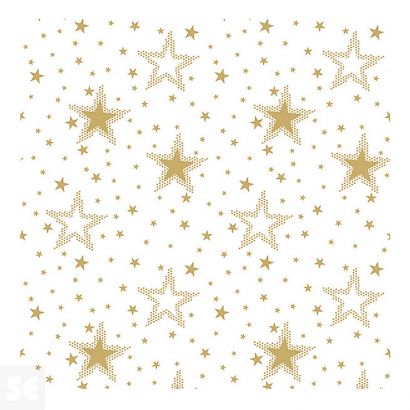Servilleta Night Sky Gold/White 33 x 33 cm (33 u.)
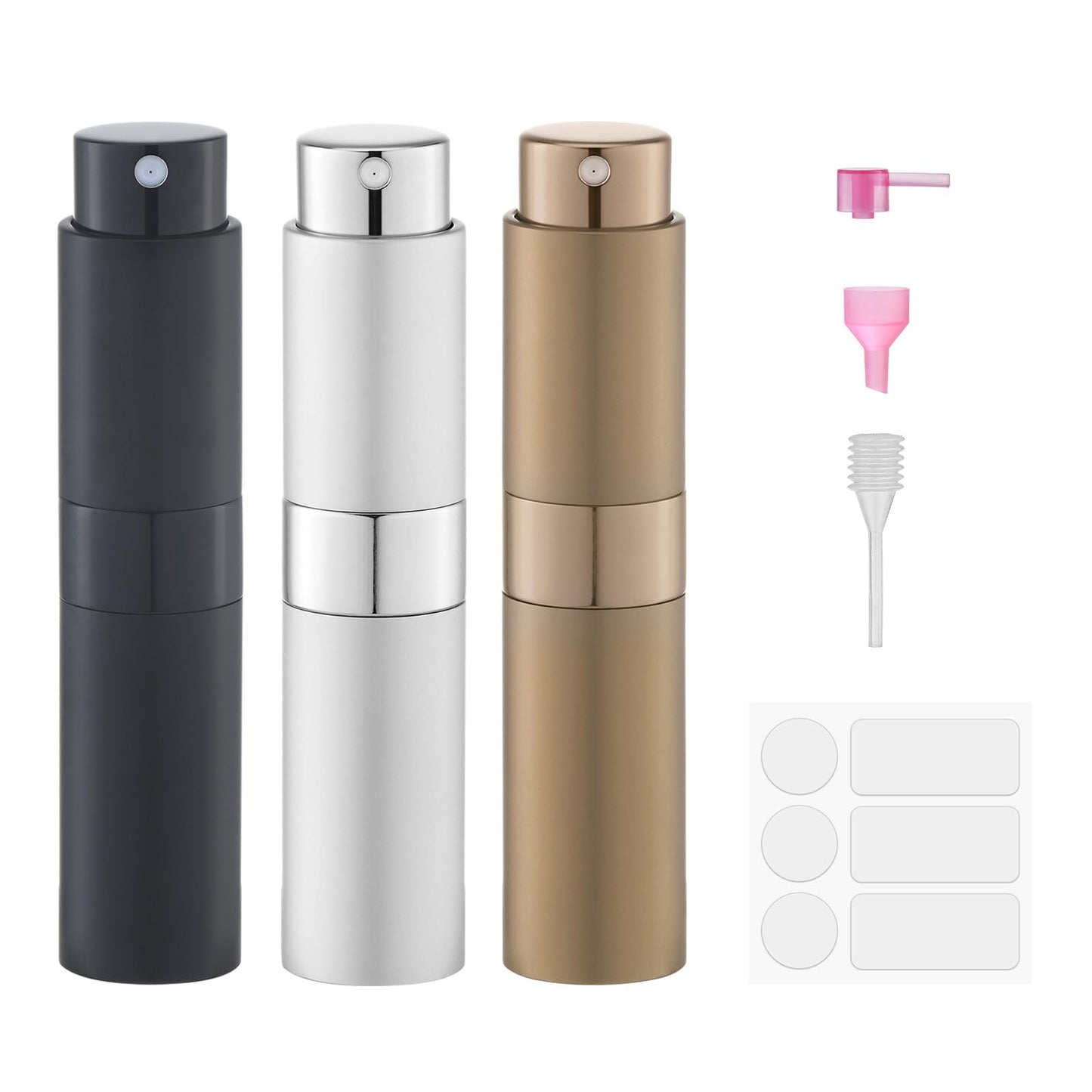 Fusupak Perfume Atomizer Travel Bottle Refillable: Cologne Sprayer Portable for Men - Mini Spray Empty for Refill - 8ml Small Size Brown Beauty and Personal Care Fusupak Default Title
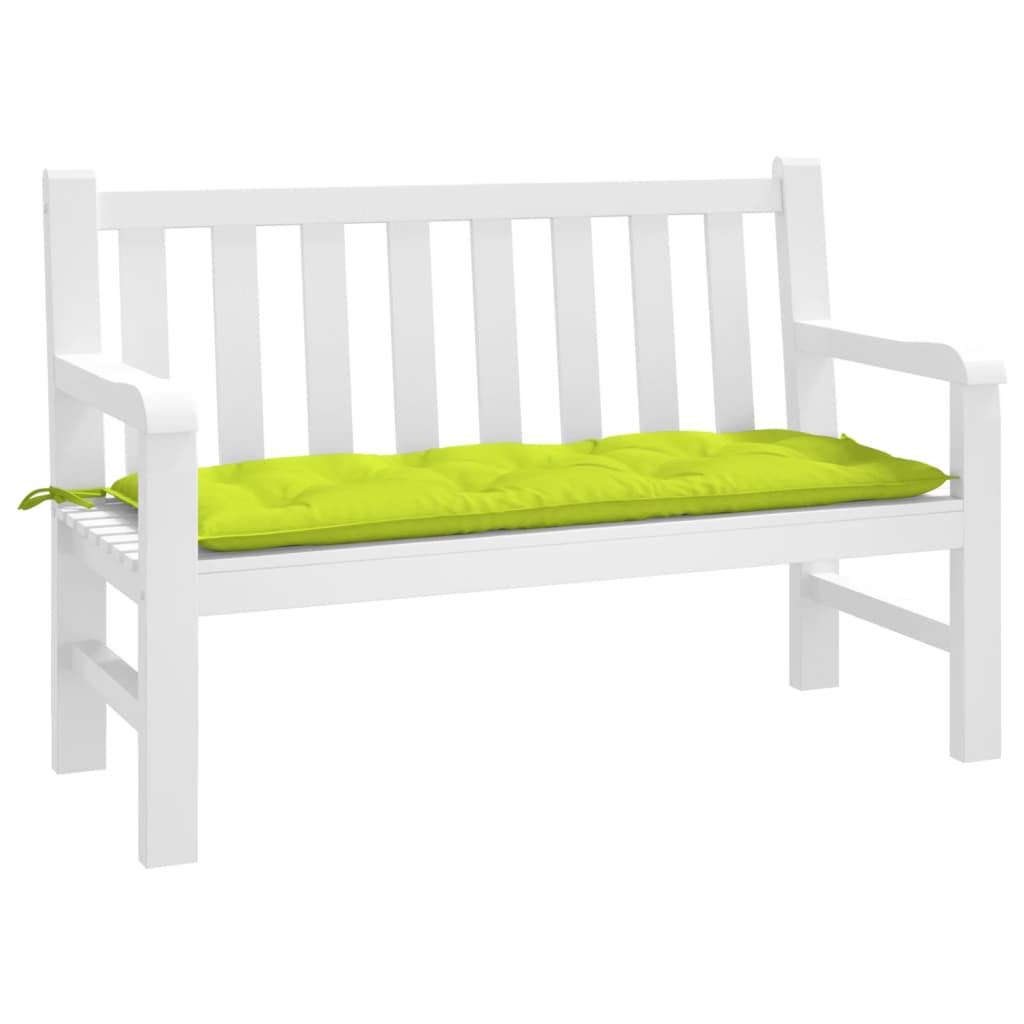 Tuinbankkussen 120x50x7 cm oxford stof heldergroen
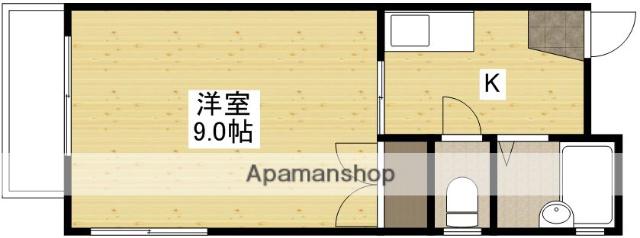 白島森野ビル(1K/10階)の間取り写真
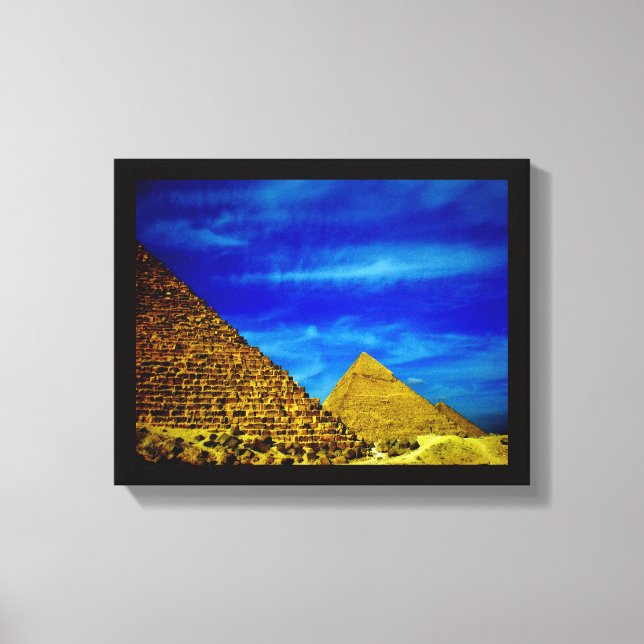 Giza Pyramids Leinwanddruck (Vorderseite)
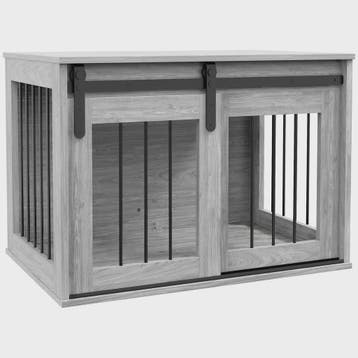PawHut Hondenbench als Meubel - Met Schuifdeur & Metalen Eff, Dieren en Toebehoren, Verzenden, Nieuw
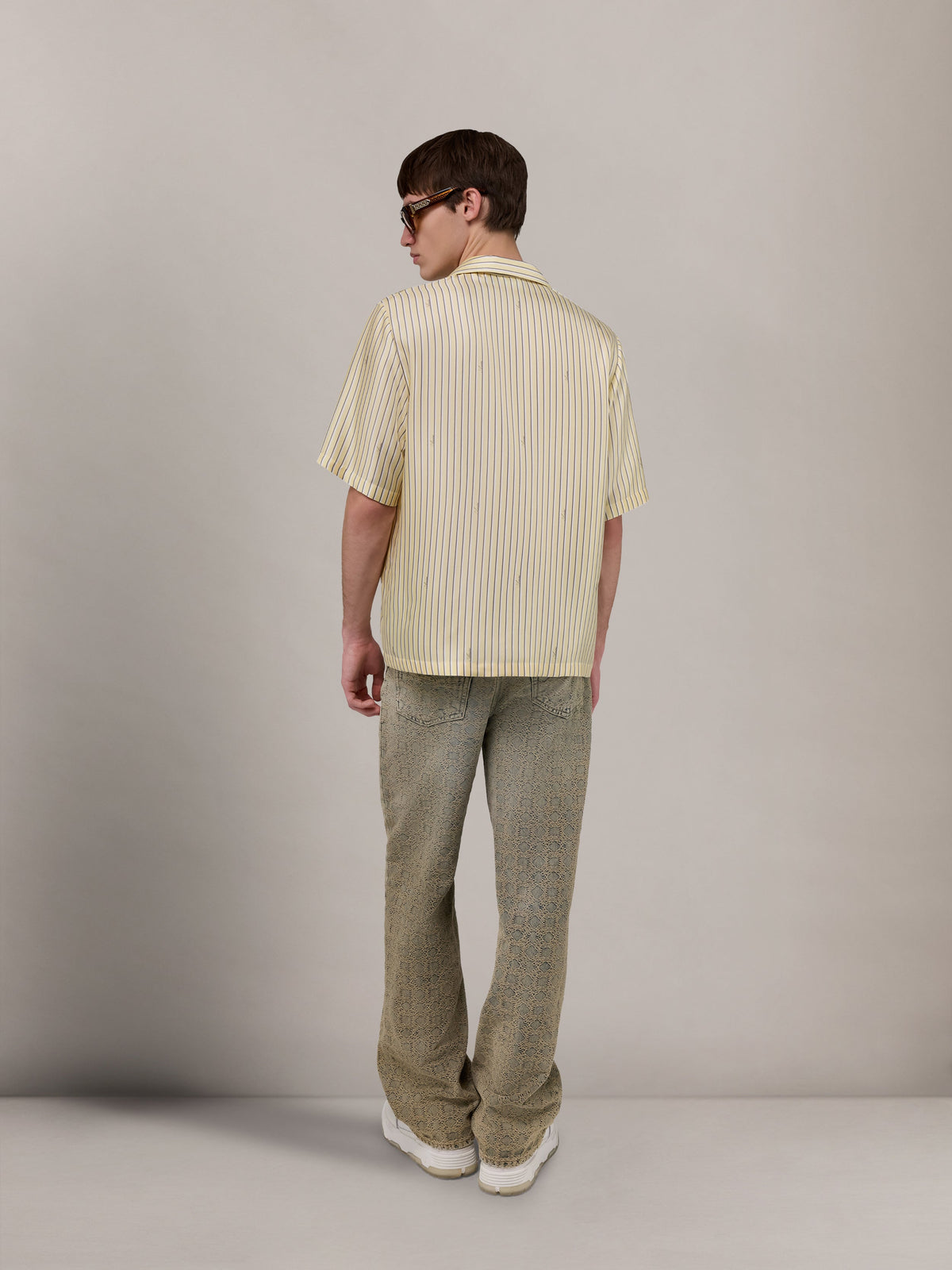 AMIRI SCRIPT BOWLING SHIRT - Sherbet Yellow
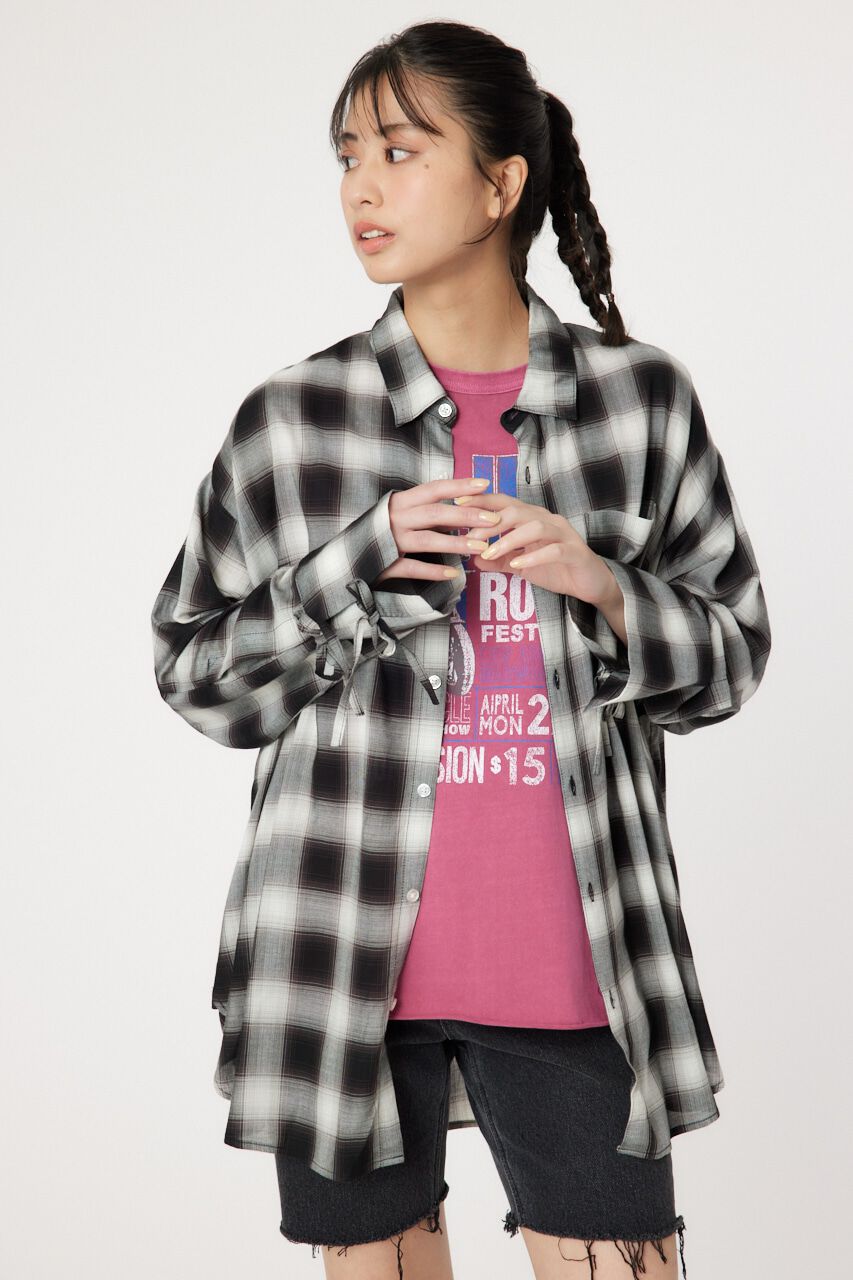 RODEO CROWNS「シアーオンブレチェックシャツ」|シャツ・ブラウス|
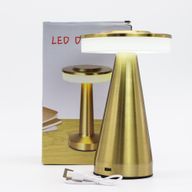Lampe Tactile - Tige Haute en Cuivre - USB (C) - Rechargeable (400 watts)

========================================

(Work request)
Copy every line of the material above word for word, and leave out the pictures.

(Solution)
Servilleta Night Sky Gold/White 33 x 33 cm (33 u.)
 Fusupak Perfume Atomizer Travel Bottle Refillable: Cologne Sprayer Portable for Men - Mini Spray Empty for Refill - 8ml Small Size Brown Beauty and Personal Care Fusupak Default Title
 Tuinbankkussen 120x50x7 cm oxford stof heldergroen
 白島森野ビル(1K/10階)の間取り写真
 Giza Pyramids Leinwanddruck (Vorderseite)
PawHut Hondenbench als Meubel - Met Schuifdeur & Metalen Eff, Dieren en Toebehoren, Verzenden, Nieuw
 AMIRI SCRIPT BOWLING SHIRT - Sherbet Yellow
 RODEO CROWNS「シアーオンブレチェックシャツ」|シャツ・ブラウス|
Lampe Tactile - Tige Haute en Cuivre - USB (C) - Rechargeable (400 watts)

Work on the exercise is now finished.